Circuit Judge Lagoa, writing for the panel, analyzed the case under the Fifth Amendment's Takings Clause, which prohibits the government from taking private property for public use without just compensation. The court distinguished between physical takings and regulatory takings. A physical taking occurs when the government physically appropriates private property, triggering a per se rule that compensation is required. A regulatory taking involves restrictions on use that must be evaluated under the ad hoc Penn Central test. The court found that Ordinance 2020-09 was a textbook physical taking. The ordinance barred landowners from entering and remaining on their property, while county officers physically occupied the land to exclude them. The court cited Cedar Point Nursery v. Hassid, noting that the right to exclude is a fundamental element of property rights. By preventing owners from accessing their land and allowing officers to enter at will, the County wrested the rights to possess, use, and exclude from the owners. The court rejected the County's argument that the ordinance was a temporary use restriction. Citing Cedar Point, the court clarified that physical appropriations are takings regardless of whether they are permanent or temporary. The duration of the taking affects only the amount of compensation, not the liability. Furthermore, the court addressed the district court's reliance on Jacobson v. Massachusetts, which grants broad police powers during health emergencies. The Eleventh Circuit held that there is no 'COVID exception' to the Takings Clause. While the government may act to protect public health, it must still pay for what it takes. The court reasoned that the existence of a public health emergency does not alter the constitutional requirement of just compensation when a physical taking occurs. The court also affirmed the dismissal of the landowners' claims for prospective relief, such as injunctive relief, because the ordinance had expired and the county had not renewed it, rendering the claims moot. However, the claims for damages regarding the taking remained live.

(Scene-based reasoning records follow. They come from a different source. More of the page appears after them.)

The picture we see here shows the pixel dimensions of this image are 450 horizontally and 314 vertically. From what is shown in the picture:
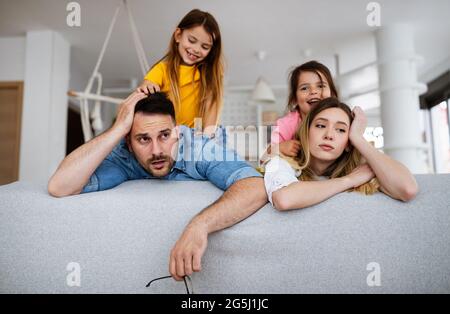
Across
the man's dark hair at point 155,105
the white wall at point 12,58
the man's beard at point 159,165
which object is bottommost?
the man's beard at point 159,165

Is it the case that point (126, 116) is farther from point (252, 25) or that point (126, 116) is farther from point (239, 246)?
point (252, 25)

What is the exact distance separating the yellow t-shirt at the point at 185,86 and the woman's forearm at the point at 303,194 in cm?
80

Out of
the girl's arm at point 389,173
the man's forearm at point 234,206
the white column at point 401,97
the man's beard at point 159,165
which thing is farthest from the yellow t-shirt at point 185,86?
the white column at point 401,97

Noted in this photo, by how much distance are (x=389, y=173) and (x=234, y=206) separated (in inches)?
18.9

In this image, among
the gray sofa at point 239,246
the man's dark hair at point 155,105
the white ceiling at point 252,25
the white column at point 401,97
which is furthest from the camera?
the white column at point 401,97

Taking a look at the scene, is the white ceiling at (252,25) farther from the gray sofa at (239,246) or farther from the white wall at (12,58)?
the gray sofa at (239,246)

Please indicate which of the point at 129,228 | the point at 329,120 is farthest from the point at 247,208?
the point at 329,120

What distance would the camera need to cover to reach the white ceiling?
347cm

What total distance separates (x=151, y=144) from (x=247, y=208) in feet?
1.31

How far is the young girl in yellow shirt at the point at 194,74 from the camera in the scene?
1.80m

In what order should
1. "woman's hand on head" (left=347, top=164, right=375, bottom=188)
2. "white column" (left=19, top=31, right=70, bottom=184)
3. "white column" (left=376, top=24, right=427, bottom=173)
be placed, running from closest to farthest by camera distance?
"woman's hand on head" (left=347, top=164, right=375, bottom=188), "white column" (left=376, top=24, right=427, bottom=173), "white column" (left=19, top=31, right=70, bottom=184)

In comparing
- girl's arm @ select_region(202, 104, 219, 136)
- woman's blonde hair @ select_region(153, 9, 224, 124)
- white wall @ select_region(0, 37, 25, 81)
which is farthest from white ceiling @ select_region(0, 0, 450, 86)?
girl's arm @ select_region(202, 104, 219, 136)

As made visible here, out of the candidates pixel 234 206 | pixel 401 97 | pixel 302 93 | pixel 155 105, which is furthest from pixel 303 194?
pixel 401 97

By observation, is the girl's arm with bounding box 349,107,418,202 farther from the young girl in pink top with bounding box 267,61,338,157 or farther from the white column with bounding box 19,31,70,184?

The decision establishes that local governments cannot bypass the Takings Clause by citing public health emergencies to justify the physical exclusion of property owners from their land. It clarifies that temporary physical appropriations, such as beach closures, are compensable takings. The case is remanded to the district court to calculate the specific amount of just compensation owed to the landowners for the period they were excluded from their property. The ruling leaves open the question of how to measure damages for temporary takings but confirms that the liability is categorical.